In its financial results for 2015, Jive’s revenues rose by ten percent to $195.8 million (£138.4m) and the company recorded a loss of $34.9 million (£24.5m). CEO Elise Steele said the figures were in line with expectations and made the pledge to become profitable by the conclusion of 2016.
At JiveWorld 2016 in Las Vegas, the company gave an indication of how it plans to do that.
Jive was founded in 2001 and went public in 2011, raising $161.3 million (£113.1m) in a floatation that expected to generate $100 million (£70.2m). It is banking on continued demand for collaboration services that promise to change the way businesses communicate internally and externally.
The death of Ray Tomlinson, inventor of email, earlier this month led many to celebrate his achievement but also ponder why nothing better had ever replaced it. This is what Jive, and other collaboration firms are trying to achieve.
“We’ve made pretty big strides in our goal to become profitable,” she said. “We’re closer than ever to profitability. We have made that commitment … that’s something that we’ll make happen.
“[Over the next year, we want to] make sure the customers we do business with today remain happy and satisfied customers and ensure they renew their business. The other is to bring new customers into the Jive ecosystem and acquire new customers faster.”
Jive’s products are divided into three strands – Jive-n which is a business intranet, Jive-x which is focused around customer relationships and Jive-w, a range of mobile products including Jive Daily, messaging app Chime and directory service Jive Circle.
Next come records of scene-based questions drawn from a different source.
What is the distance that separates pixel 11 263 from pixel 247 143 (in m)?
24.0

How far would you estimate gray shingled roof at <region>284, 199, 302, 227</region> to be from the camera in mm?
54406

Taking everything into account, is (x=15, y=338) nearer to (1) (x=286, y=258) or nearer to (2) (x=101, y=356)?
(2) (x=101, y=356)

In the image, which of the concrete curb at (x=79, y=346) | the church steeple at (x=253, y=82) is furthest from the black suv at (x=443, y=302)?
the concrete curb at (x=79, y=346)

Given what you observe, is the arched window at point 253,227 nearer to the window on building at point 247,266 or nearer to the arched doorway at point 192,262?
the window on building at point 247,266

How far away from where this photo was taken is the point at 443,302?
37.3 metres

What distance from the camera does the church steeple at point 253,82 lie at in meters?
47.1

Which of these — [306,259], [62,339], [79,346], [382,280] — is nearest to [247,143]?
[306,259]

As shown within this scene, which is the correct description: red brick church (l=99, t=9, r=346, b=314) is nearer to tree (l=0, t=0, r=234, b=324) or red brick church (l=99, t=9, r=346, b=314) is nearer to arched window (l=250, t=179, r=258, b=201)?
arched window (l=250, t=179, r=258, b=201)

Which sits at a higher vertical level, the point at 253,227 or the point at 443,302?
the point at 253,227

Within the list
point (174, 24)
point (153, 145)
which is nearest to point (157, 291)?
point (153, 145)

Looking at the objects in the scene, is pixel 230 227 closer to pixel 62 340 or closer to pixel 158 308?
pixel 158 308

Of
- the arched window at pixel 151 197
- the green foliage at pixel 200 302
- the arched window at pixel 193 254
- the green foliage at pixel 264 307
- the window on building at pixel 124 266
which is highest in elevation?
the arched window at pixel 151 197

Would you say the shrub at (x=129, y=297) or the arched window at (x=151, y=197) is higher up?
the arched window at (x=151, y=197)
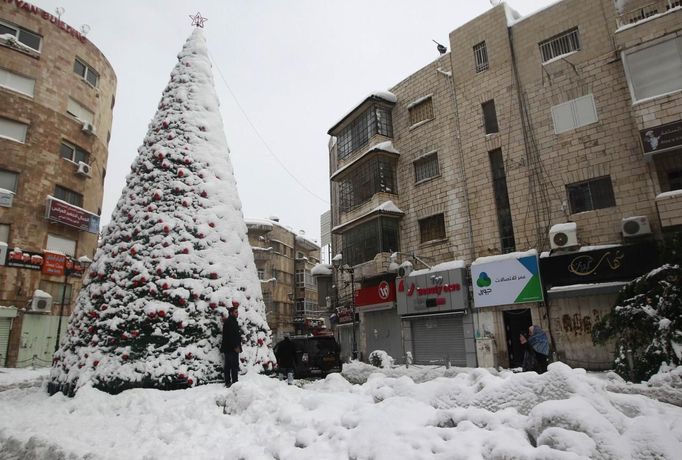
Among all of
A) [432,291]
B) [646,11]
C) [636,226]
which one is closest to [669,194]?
[636,226]

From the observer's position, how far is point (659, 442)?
9.96ft

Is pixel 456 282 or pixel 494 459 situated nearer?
pixel 494 459

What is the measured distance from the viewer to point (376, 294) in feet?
72.0

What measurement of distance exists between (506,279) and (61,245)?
76.5ft

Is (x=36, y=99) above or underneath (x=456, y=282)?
above

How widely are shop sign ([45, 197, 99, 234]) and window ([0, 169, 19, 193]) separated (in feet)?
5.40

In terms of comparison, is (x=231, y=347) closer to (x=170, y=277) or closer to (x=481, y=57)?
(x=170, y=277)

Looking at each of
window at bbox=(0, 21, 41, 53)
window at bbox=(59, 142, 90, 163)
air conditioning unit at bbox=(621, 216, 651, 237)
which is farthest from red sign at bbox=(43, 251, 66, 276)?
air conditioning unit at bbox=(621, 216, 651, 237)

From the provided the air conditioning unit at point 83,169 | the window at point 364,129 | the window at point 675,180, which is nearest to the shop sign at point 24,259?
the air conditioning unit at point 83,169

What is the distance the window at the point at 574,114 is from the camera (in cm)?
1573

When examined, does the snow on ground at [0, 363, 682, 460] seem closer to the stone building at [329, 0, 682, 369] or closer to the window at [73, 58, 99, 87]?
the stone building at [329, 0, 682, 369]

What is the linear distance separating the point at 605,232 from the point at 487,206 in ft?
15.2

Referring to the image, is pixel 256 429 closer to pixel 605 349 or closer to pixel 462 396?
pixel 462 396

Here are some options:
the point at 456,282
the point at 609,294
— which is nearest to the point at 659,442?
the point at 609,294
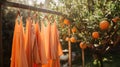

A number of iterative rather than revolutionary updates have been detailed at JiveWorld and the company has spoken a lot about Jive WorkHub – packages of services and templates for specific industries and divisions like healthcare, HR and marketing – which was first revealed last month.
Steele says Jive can help improve communication between employees and executives, boost relationship with customers and make workers more productive by unlocking information from the various repositories that exist in many companies.
“I think social features are going be everywhere,” she said. “From that standpoint the market is everywhere.”
Representatives from 500 companies are present at JiveWorld 2016, and the company claims two thirds of the 1,600 attendees are there for the first time, something Steele says is indicative of growth. Customers include Cisco, Pearson and T-Mobile in the US, while a deal with Virgin Media was announced during the show.
“We have a strong foothold in tech and financial markets and we have a strong customer base in healthcare,” she boasted.
Jive 9, the version of Jive for hosted and on-premise customers was also teased on stage, but Steele is delighted with the advances made with its cloud product and customers like Pearson have decided to migrate as a result. Jive also plans to integrate its mobile apps deeper within the rest of Jive’s portfolio.
“Our cloud product is so much further along than where it was,” she declared. “There are some customers who have made conscious decision to abandon customisations when moving to the cloud.”
Facebook at Work is also imminent. Could businesses not using collaboration tools be seduced by a household name whose consumer service is familiar to most, if not all, employees? so might actually use? After all, Box offers free storage to consumers in the hope it will influence IT managers’ purchasing decisions.
Steele said Jive isn’t concerned, not least because many of its rivals lack the scope, customisability and integrations of its platforms.
“Facebook at Work is about creating an environment similar to what Jive was ten years ago,” she said. “I don’t see Facebook at Work solving the internal Internet. I don’t think Facebook is going to solve collaboration for healthcare.
“Enterprises require really strong enterprise identity, security and protection. Transcending a consumer app into the business market is though.”